■ WHAT YOU WILL DO: Recast the entries below as a JSON list of strings, one string per line and blank lines omitted, beginning at the line that contains "From farthest to nearest, what order do" and stopping after the line that contains "How much distance".

***** SUPPLIED RECORDS

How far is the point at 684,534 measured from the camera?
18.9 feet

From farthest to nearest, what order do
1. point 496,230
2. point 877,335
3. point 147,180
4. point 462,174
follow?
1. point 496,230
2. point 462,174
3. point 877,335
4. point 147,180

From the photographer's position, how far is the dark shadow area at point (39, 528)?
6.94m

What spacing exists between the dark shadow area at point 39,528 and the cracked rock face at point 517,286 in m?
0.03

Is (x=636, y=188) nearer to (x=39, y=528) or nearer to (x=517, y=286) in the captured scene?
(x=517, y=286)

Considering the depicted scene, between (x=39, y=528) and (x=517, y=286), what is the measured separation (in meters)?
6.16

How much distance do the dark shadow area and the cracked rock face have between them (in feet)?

**********
***** SUPPLIED RECORDS

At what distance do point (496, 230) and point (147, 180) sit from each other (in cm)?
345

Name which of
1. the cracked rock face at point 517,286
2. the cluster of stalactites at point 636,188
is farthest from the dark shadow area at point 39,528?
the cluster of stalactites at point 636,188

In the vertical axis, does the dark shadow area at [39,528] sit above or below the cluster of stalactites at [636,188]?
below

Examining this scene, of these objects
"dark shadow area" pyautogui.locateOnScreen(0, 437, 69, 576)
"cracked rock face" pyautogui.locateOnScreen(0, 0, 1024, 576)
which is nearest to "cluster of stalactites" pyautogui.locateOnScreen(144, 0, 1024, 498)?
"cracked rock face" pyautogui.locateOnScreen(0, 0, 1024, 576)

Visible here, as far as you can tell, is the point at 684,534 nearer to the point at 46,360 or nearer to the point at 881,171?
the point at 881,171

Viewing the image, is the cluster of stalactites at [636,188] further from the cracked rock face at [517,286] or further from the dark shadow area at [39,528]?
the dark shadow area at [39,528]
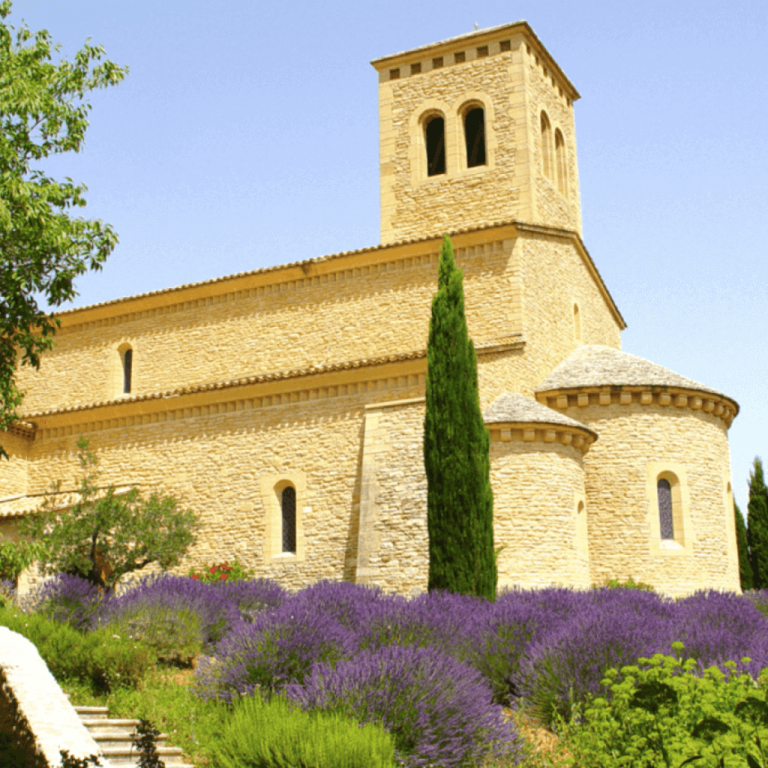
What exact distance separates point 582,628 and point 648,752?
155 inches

**********
***** SUPPLIED RECORDS

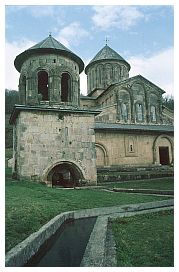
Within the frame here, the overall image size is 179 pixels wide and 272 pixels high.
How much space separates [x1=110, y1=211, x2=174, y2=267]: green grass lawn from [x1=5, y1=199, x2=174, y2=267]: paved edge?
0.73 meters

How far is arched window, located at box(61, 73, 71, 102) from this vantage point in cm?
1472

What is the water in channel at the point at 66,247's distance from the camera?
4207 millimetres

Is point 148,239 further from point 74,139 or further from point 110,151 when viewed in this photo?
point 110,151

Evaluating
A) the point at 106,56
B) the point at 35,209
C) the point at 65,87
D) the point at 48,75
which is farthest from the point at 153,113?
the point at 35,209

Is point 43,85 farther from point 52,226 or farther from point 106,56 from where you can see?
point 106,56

**********

■ FINAL ANSWER:
[
  "From farthest to nearest, what order do",
  "1. point 496,230",
  "2. point 877,335",
  "3. point 147,180",
  "4. point 462,174",
  "follow?",
  "1. point 496,230",
  "2. point 462,174",
  "3. point 877,335",
  "4. point 147,180",
  "From the photographer's position, how far is the dark shadow area at point (39, 528)?",
  "6.94m",
  "What spacing exists between the dark shadow area at point 39,528 and the cracked rock face at point 517,286 in m?",
  "0.03",
  "Is (x=636, y=188) nearer to (x=39, y=528) or nearer to (x=517, y=286) in the captured scene?",
  "(x=517, y=286)",
  "Considering the depicted scene, between (x=39, y=528) and (x=517, y=286), what is the measured separation (in meters)?",
  "6.16",
  "How much distance do the dark shadow area and the cracked rock face have between them (in feet)?"
]